Broadly speaking, if you think of states as companies and their weather, schools, hospitals, and the like as the various features of their overall product, taxes are like the price, and price matters. The quality of the product determines the price that a company can charge, or the tax that a state can charge, but so does the quality of the competition. The reason that states like California and New York have been able to charge the prices (have the high state incomes taxes) that they have is because they have been objectively great states to live in -- great products. The weather in California is second to none in the country. Silicon Valley has been the tech capital of the world and Hollywood the same for entertainment. If you wanted to work in either industry, the benefits of living and working in the appropriate capital was thought to be well worth the price of admission (high cost of living, including but not limited to taxes). New York has New York City -- the same logic applies. Both states offered high quality products both in absolute terms and relative to other states, their primary competition, and so they were able to charge relatively high prices, and the people who could pay them would.
The pandemic leveled the playing field in terms of state-to-state competition in a way that is hard to overstate. Almost overnight, you could work on “Wall Street” while living on Main Street or work in “Silicon Valley” while living in Appalachian Valley, all thanks to remote work. In short, the availability of job opportunities which previously was far superior in some states and cities versus others became far more evenly distributed.
The sudden geographical redistribution of job opportunities was not the only element that changed, though it was the most abrupt. While there are many factors which remain the same, such as the weather, others unrelated to remote work are also changing. For example, cities like San Francisco and Los Angeles have become increasingly dangerous, crime-ridden, and overrun with homeless, while others like New York City and Philadelphia have reverted to "run down" chapters from their pasts. I’m not saying these cities are terrible. I enjoyed visiting both NYC and LA in the last few months and I am still somewhat biased as someone who grew up in the northeast to think there is no place like New York, but I’m less interested in living in these cities than I have been in the past, having lived in three of the four I mentioned before.

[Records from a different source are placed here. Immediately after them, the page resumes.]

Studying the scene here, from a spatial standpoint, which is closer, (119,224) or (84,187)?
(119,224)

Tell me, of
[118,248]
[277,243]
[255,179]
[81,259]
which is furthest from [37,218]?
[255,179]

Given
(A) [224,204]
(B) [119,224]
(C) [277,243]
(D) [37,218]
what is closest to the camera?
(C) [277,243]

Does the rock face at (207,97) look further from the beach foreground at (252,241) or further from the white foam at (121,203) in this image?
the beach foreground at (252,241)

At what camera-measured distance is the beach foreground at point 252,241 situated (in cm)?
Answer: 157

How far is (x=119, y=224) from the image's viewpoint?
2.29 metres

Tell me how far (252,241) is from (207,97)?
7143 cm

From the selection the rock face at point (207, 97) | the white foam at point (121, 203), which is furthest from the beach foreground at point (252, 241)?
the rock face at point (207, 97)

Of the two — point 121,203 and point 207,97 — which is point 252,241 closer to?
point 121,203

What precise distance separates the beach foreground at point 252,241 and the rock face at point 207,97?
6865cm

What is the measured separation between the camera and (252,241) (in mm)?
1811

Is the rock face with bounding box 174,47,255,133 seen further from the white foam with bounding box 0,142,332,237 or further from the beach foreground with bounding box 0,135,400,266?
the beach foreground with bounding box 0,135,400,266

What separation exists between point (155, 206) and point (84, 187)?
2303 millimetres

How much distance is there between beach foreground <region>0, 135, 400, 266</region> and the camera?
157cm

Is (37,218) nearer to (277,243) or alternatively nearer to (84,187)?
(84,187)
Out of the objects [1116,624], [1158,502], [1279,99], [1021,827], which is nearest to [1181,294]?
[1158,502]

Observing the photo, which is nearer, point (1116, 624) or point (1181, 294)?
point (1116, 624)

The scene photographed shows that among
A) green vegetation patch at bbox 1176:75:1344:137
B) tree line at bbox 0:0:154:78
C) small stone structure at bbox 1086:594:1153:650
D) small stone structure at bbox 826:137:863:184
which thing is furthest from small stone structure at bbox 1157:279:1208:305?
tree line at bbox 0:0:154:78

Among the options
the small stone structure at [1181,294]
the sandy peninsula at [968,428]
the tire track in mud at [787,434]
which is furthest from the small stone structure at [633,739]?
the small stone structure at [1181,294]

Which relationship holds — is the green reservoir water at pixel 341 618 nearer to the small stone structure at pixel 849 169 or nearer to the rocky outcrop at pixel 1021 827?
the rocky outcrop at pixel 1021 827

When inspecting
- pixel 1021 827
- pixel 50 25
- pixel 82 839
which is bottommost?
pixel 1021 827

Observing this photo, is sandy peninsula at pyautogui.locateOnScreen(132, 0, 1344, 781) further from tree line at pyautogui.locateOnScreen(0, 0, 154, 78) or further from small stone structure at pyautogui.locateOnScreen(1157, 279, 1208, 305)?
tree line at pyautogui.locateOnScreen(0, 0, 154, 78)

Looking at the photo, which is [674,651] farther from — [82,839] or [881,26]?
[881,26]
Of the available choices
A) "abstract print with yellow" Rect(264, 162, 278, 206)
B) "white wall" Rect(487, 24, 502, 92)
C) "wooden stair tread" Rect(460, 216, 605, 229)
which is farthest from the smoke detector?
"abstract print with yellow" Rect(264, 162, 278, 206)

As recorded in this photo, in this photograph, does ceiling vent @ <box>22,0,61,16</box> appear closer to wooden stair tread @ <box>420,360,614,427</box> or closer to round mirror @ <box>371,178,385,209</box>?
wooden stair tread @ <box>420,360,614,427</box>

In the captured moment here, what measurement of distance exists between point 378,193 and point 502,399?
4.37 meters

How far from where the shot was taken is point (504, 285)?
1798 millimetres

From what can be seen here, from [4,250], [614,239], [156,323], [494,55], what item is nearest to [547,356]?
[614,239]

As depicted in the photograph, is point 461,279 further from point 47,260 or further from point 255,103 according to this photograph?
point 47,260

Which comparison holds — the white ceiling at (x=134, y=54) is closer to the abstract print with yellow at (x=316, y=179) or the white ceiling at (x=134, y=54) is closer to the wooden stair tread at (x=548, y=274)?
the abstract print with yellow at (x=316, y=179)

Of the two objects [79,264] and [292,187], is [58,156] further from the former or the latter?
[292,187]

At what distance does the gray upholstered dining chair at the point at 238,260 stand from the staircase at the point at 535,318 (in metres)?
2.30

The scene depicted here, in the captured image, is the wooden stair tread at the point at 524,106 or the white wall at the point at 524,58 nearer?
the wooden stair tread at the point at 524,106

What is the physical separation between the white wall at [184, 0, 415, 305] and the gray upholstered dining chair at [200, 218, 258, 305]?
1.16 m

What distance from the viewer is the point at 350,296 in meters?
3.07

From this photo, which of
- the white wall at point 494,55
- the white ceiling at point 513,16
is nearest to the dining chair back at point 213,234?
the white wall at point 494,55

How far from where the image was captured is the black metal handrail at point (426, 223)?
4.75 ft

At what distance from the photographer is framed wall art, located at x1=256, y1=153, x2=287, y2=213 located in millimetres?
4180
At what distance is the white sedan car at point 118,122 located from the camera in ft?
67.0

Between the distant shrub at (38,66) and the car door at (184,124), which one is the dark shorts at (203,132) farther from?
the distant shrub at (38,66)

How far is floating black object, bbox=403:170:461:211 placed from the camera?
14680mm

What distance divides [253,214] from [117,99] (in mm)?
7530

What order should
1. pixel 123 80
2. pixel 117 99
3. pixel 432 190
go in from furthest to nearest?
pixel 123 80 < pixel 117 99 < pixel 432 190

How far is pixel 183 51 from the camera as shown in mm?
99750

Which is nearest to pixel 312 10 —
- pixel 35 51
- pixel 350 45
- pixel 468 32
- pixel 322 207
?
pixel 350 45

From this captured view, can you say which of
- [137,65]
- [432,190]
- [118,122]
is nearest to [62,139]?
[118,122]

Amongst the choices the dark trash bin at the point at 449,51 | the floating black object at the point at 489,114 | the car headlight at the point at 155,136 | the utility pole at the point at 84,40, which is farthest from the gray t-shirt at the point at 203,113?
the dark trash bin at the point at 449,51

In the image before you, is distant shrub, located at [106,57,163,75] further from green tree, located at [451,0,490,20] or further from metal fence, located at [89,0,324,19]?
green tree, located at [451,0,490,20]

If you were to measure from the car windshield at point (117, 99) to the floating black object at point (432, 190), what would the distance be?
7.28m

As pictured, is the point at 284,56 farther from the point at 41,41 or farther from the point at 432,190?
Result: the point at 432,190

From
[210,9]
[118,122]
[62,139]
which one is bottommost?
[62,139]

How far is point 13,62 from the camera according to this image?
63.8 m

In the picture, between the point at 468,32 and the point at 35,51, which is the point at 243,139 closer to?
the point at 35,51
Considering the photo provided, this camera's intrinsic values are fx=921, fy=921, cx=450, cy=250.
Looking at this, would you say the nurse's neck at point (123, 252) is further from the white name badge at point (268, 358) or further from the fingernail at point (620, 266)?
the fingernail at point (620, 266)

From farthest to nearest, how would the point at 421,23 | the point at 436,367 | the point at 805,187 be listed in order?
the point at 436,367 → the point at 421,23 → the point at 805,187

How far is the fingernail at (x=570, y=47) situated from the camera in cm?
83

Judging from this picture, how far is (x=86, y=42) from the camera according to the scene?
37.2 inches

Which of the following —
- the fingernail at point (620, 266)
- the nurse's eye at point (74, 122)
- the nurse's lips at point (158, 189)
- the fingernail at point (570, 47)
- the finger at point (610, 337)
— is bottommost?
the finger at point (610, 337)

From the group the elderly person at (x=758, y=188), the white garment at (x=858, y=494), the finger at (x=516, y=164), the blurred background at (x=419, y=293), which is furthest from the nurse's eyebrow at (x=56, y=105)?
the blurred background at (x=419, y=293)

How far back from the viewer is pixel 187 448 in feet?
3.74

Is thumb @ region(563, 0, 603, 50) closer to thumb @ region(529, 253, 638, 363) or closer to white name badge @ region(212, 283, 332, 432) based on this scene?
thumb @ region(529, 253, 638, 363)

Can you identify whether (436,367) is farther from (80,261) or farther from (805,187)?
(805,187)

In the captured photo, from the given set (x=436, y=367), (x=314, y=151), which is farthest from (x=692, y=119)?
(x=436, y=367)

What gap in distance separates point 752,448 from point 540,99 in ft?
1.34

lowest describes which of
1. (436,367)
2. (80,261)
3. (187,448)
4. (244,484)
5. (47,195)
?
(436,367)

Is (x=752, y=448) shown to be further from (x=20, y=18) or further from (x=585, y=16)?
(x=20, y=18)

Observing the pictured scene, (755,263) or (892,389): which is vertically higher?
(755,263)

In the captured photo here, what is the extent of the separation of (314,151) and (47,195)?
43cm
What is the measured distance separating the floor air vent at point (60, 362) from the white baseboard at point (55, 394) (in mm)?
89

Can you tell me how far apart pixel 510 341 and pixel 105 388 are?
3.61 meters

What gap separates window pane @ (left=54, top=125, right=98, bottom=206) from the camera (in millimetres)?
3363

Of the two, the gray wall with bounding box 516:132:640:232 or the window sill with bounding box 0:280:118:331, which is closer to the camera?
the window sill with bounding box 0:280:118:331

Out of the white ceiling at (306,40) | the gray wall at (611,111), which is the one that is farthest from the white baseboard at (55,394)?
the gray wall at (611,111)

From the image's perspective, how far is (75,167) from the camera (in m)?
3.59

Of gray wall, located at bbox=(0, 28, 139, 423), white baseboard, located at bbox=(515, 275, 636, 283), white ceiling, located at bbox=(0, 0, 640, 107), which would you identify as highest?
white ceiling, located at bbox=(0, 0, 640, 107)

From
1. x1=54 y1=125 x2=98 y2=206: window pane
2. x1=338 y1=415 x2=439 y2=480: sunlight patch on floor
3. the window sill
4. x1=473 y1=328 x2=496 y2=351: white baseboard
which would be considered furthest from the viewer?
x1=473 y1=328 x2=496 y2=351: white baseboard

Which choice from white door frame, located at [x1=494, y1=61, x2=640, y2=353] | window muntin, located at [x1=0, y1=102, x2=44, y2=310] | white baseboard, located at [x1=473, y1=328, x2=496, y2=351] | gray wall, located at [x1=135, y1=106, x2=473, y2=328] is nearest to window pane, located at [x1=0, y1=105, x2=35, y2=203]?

So zero income tax states like Florida and Texas have captured many of the outflows from California and New York. But the positive trends for these two states are obvious at this point. So I’m thinking about what’s less obvious. And that’s what leads me to states like Mississippi and North Carolina. But I’d be curious to hear what you think. Correct me where I’m wrong. Expand on my thesis if you can. Write a response blog, or comment in a tweet. We are only at the very beginning of the future, and I hope this is just the beginning of this discussion.